▶ Text section

The population of the country is, though, now less than that of Pakistan. The greater population of Bengal had always been a bone of contention. BD government was remarkably successful in promoting family planning. Frequent cyclones, hurricanes, floods, epidemics and poor living condition also worked the attrition. But it was too late to keep the old country in one piece.

One private venture, the Grameen Bank, lends small amounts of money to finance small home-based industries like garment making, etc. But that is a drop in the ocean.

In Pakistan, Bhutto took full advantage of the humiliation of the armed forces. He retired many in the top brass, and exiled others to comfortable sinecures as ambassadors.

He changed the designation of service chiefs from that of Commander in Chief (C-in-C), which he called a relic of the colonial past, to that of Chief of the Staff (COS). A new post, Chief of Joint Staff ,was created but its occupant had only an advisory capacity.

On the civilian front, Bhutto tried to break the back of the entrenched bureaucracy. He had lists of undesirable functionaries prepared. The criteria for inclusion in the list varied from the highest offence of ever disobeying the man himself to crossing the path of the lowliest PPP partisan. Corruption and inefficiency were prominent in being absent from the list.  

 Bhutto changed colonial designations of first to fourth class government servants to grades from 1 to 22.   Special cadres, like administration, police and customs, were formed. Previously a Superior Services officer could be a magistrate, judge, district collector, secretary of a department or serve in the Foreign Service. Now the successful entrants had to stay in their field. He also let professionals be promoted to senior most ranks. A doctor could, for example, become Secretary of Health Ministry, an engineer Secretary of Communications and so on.

Under the pretext of attracting talent, he appointed favorites directly, without the benefit of any experience, to senior bureaucratic positions. This procedure was called lateral entry.

There is little doubt the civil was rigid hierarchy.  Code of behavior was etched in stone. Above all, they were nearly complete segregated from ordinary mortals. A new patriotic institution needed to be created. But Bhutto went after the form much more than the substance. By introducing a few sycophants into the higher reaches of the service, he could not possibly change the “ruling class” mentality.

On the political front Bhutto offered a liberal democratic constitution. He even conceded the demands of the opposition that if he wanted executive powers; he should step down from the office of the President.

▶ Data
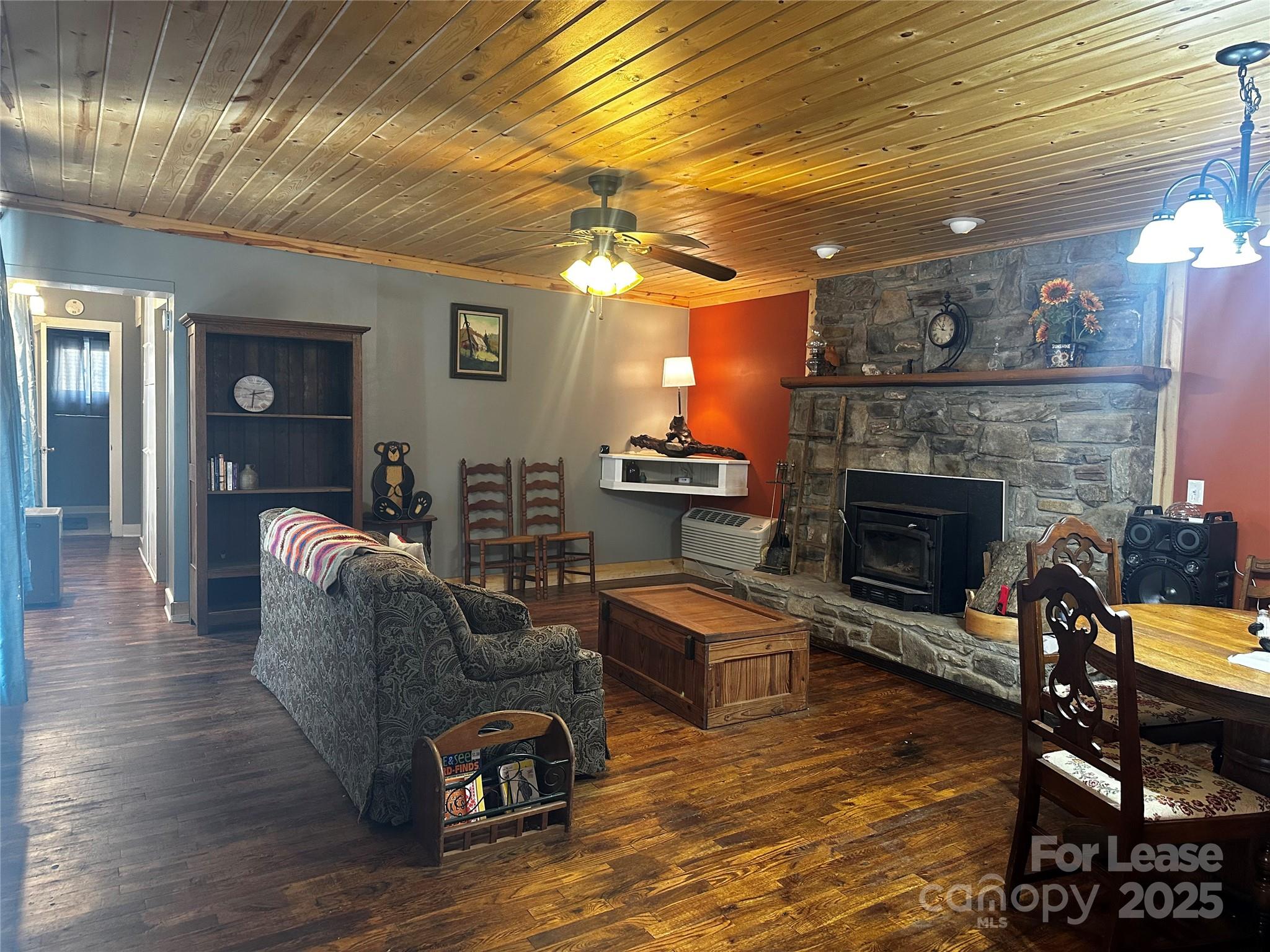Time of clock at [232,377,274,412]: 2:30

▶ Complete the following
1. Decide whether each statement agrees with the text on Bhutto, answering yes or no and quoting the deciding words: (a) Bhutto renamed the service chiefs Chief of the Staff; (b) the holder of the new Chief of Joint Staff post had command authority; (c) lateral entry required prior experience.
2. Answer from the text on Bhutto:
(a) What does the Grameen Bank lend small amounts of money to finance?
(b) What replaced the first to fourth class designations of government servants?
(c) What was the procedure of appointing favorites directly to senior bureaucratic positions called?
3. In the text on Bhutto, substitute "loyalists" for "sycophants" and write out the passage from "Under the pretext" up to and including "of the President.".
The lines play no part in this work.

▶ Correct answers
1.
(a) Yes: "to that of Chief of the Staff (COS)"
(b) No: "its occupant had only an advisory capacity"
(c) No: "without the benefit of any experience"

2.
(a) Small home-based industries like garment making
(b) Grades from 1 to 22
(c) Lateral entry

3.
Under the pretext of attracting talent, he appointed favorites directly, without the benefit of any experience, to senior bureaucratic positions. This procedure was called lateral entry.

There is little doubt the civil was rigid hierarchy.  Code of behavior was etched in stone. Above all, they were nearly complete segregated from ordinary mortals. A new patriotic institution needed to be created. But Bhutto went after the form much more than the substance. By introducing a few loyalists into the higher reaches of the service, he could not possibly change the “ruling class” mentality.

On the political front Bhutto offered a liberal democratic constitution. He even conceded the demands of the opposition that if he wanted executive powers; he should step down from the office of the President.